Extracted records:
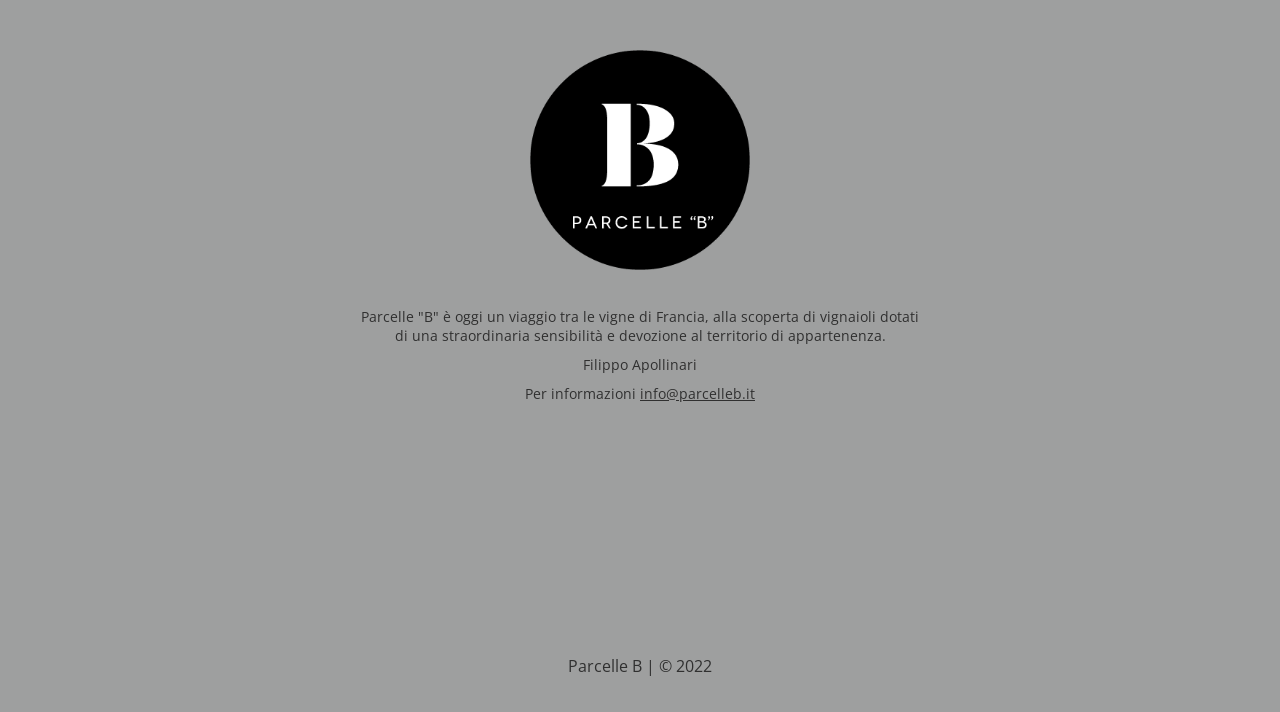

--- FILE ---
content_type: text/html; charset=UTF-8
request_url: https://www.parcelleb.it/prodotto/beaune-rouge-1er-cru-bressandes/
body_size: 1398
content:
<!DOCTYPE html>
<html lang="it-IT" prefix="og: https://ogp.me/ns#">
<head>
	<meta charset="UTF-8" />
	<title>Parcelle B</title>	<link rel="icon" href="https://www.parcelleb.it/wp-content/uploads/2022/05/cropped-parcelleb_nero-32x32.png" sizes="32x32" />
<link rel="icon" href="https://www.parcelleb.it/wp-content/uploads/2022/05/cropped-parcelleb_nero-192x192.png" sizes="192x192" />
<link rel="apple-touch-icon" href="https://www.parcelleb.it/wp-content/uploads/2022/05/cropped-parcelleb_nero-180x180.png" />
<meta name="msapplication-TileImage" content="https://www.parcelleb.it/wp-content/uploads/2022/05/cropped-parcelleb_nero-270x270.png" />
	<meta name="viewport" content="width=device-width, maximum-scale=1, initial-scale=1, minimum-scale=1">
	<meta name="description" content=""/>
	<meta http-equiv="X-UA-Compatible" content="" />
	<meta property="og:site_name" content="Parcelleb - "/>
	<meta property="og:title" content="Parcelle B"/>
	<meta property="og:type" content="Maintenance"/>
	<meta property="og:url" content="https://www.parcelleb.it"/>
	<meta property="og:description" content="Parcelle &quot;B&quot; è oggi un viaggio tra le vigne di Francia, alla scoperta di vignaioli dotati
di una straordinaria sensibilità e devozione al territorio di appartenenza.

Filippo Apollinari

Per informazioni info@parcelleb.it"/>
				<meta property="og:image" content="https://www.parcelleb.it/wp-content/uploads/2022/05/parcelleb_nero.png" />
			<meta property="og:image:url" content="https://www.parcelleb.it/wp-content/uploads/2022/05/parcelleb_nero.png"/>
			<meta property="og:image:secure_url" content="https://www.parcelleb.it/wp-content/uploads/2022/05/parcelleb_nero.png"/>
			<meta property="og:image:type" content="png"/>
			<link rel="profile" href="https://gmpg.org/xfn/11" />
	<link rel="pingback" href="https://www.parcelleb.it/xmlrpc.php" />
	<link rel='stylesheet' id='mtnc-style-css' href='https://www.parcelleb.it/wp-content/plugins/maintenance/load/css/style.css?ver=1740648066' media='all' />
<link rel='stylesheet' id='mtnc-fonts-css' href='https://www.parcelleb.it/wp-content/plugins/maintenance/load/css/fonts.css?ver=1740648066' media='all' />
<style type="text/css">body {background-color: #ffffff}.preloader {background-color: #ffffff} body &gt; .main-container:after { background-color: transparent; } body {font-family: Open Sans; }.site-title, .preloader i, .login-form, .login-form a.lost-pass, .btn-open-login-form, .site-content, .user-content-wrapper, .user-content, footer, .maintenance a{color: #303030;} a.close-user-content, #mailchimp-box form input[type="submit"], .login-form input#submit.button  {border-color:#303030} input[type="submit"]:hover{background-color:#303030} input:-webkit-autofill, input:-webkit-autofill:focus{-webkit-text-fill-color:#303030} body &gt; .login-form-container{background-color:#111111}.btn-open-login-form{background-color:#111111}input:-webkit-autofill, input:-webkit-autofill:focus{-webkit-box-shadow:0 0 0 50px #111111 inset}input[type='submit']:hover{color:#111111} #custom-subscribe #submit-subscribe:before{background-color:#111111} body &gt; .main-container:after{
opacity: 0;}</style>    
    <!--[if IE]><script type="text/javascript" src="https://www.parcelleb.it/wp-content/plugins/maintenance/load/js/jquery.backstretch.min.js"></script><![endif]--><link rel="stylesheet" href="https://fonts.bunny.net/css?family=Open%20Sans:300,300italic,regular,italic,600,600italic,700,700italic,800,800italic:300"></head>

<body data-rsssl=1 class="maintenance ">

<div class="main-container">
	<div class="preloader"><i class="fi-widget" aria-hidden="true"></i></div>	<div id="wrapper">
		<div class="center logotype">
			<header>
				        <div class="logo-box" rel="home">
            <img src="https://www.parcelleb.it/wp-content/uploads/2022/05/parcelleb_nero.png" srcset="https://www.parcelleb.it/wp-content/uploads/2022/05/parcelleb_nero.png 2x" width="220"  alt="logo">
        </div>
    			</header>
		</div>
		<div id="content" class="site-content">
			<div class="center">
                <div class="description" style="font-weight:300;font-style:normal"><p>Parcelle "B" è oggi un viaggio tra le vigne di Francia, alla scoperta di vignaioli dotati<br />
di una straordinaria sensibilità e devozione al territorio di appartenenza.</p>
<p>Filippo Apollinari</p>
<p>Per informazioni <a href="mailto:info@parcelleb.it">info@parcelleb.it</a></p>
</div>			</div>
		</div>
	</div> <!-- end wrapper -->
	<footer>
		<div class="center">
			<div style="font-weight:300;font-style:normal">Parcelle B | © 2022</div>		</div>
	</footer>
					<picture class="bg-img">
						<img class="skip-lazy" src="https://www.parcelleb.it/wp-content/uploads/2018/06/sfondo.jpg">
		</picture>
	</div>

<!--[if lte IE 10]>
<script src="https://www.parcelleb.it/wp-includes/js/jquery/jquery.min.js?ver=1" id="jquery_ie-js"></script>
<![endif]-->
<!--[if !IE]><!--><script src="https://www.parcelleb.it/wp-includes/js/jquery/jquery.min.js?ver=3.7.1" id="jquery-core-js"></script>
<script src="https://www.parcelleb.it/wp-includes/js/jquery/jquery-migrate.min.js?ver=3.4.1" id="jquery-migrate-js"></script>
<!--<![endif]--><script id="_frontend-js-extra">
var mtnc_front_options = {"body_bg":"https:\/\/www.parcelleb.it\/wp-content\/uploads\/2018\/06\/sfondo.jpg","gallery_array":[],"blur_intensity":"0","font_link":["Open Sans:300,300italic,regular,italic,600,600italic,700,700italic,800,800italic:300"]};
</script>
<script src="https://www.parcelleb.it/wp-content/plugins/maintenance/load/js/jquery.frontend.js?ver=1740648066" id="_frontend-js"></script>

</body>
</html>
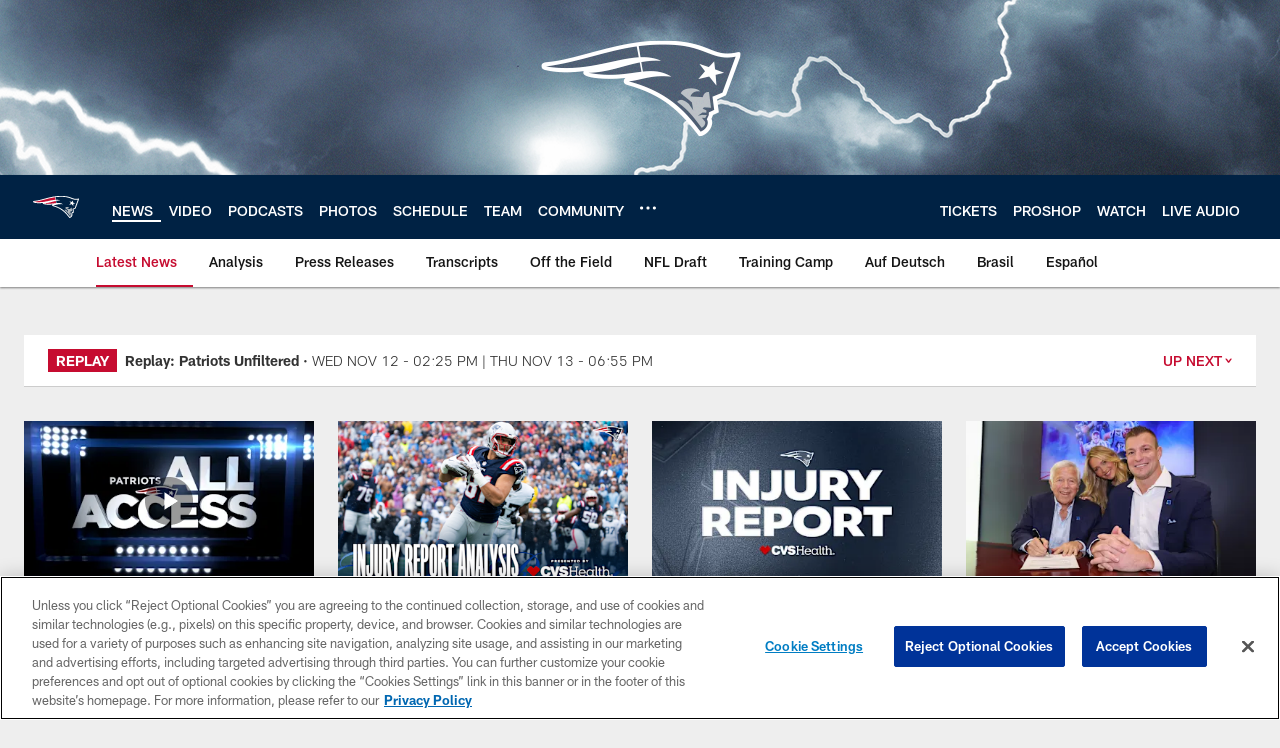

--- FILE ---
content_type: text/html; charset=utf-8
request_url: https://www.google.com/recaptcha/api2/aframe
body_size: 266
content:
<!DOCTYPE HTML><html><head><meta http-equiv="content-type" content="text/html; charset=UTF-8"></head><body><script nonce="95fQ2ofdloIVw25N3VtODA">/** Anti-fraud and anti-abuse applications only. See google.com/recaptcha */ try{var clients={'sodar':'https://pagead2.googlesyndication.com/pagead/sodar?'};window.addEventListener("message",function(a){try{if(a.source===window.parent){var b=JSON.parse(a.data);var c=clients[b['id']];if(c){var d=document.createElement('img');d.src=c+b['params']+'&rc='+(localStorage.getItem("rc::a")?sessionStorage.getItem("rc::b"):"");window.document.body.appendChild(d);sessionStorage.setItem("rc::e",parseInt(sessionStorage.getItem("rc::e")||0)+1);localStorage.setItem("rc::h",'1762999469363');}}}catch(b){}});window.parent.postMessage("_grecaptcha_ready", "*");}catch(b){}</script></body></html>

--- FILE ---
content_type: text/javascript; charset=utf-8
request_url: https://auth-id.patriots.com/accounts.webSdkBootstrap?apiKey=4_vI0YL6NU8SZzUBxdCBCOSg&pageURL=https%3A%2F%2Fwww.patriots.com%2Fnews%2Froethlisberger-injured-in-motorcycle-accident-95616&sdk=js_latest&sdkBuild=18063&format=json
body_size: 418
content:
{
  "callId": "019a7af4f62d7c08a334d264226868b3",
  "errorCode": 0,
  "apiVersion": 2,
  "statusCode": 200,
  "statusReason": "OK",
  "time": "2025-11-13T02:04:25.538Z",
  "hasGmid": "ver4"
}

● Exercise: Count up every line above that has the word "fonts" in it; answer with the number alone.

● Answer space: 2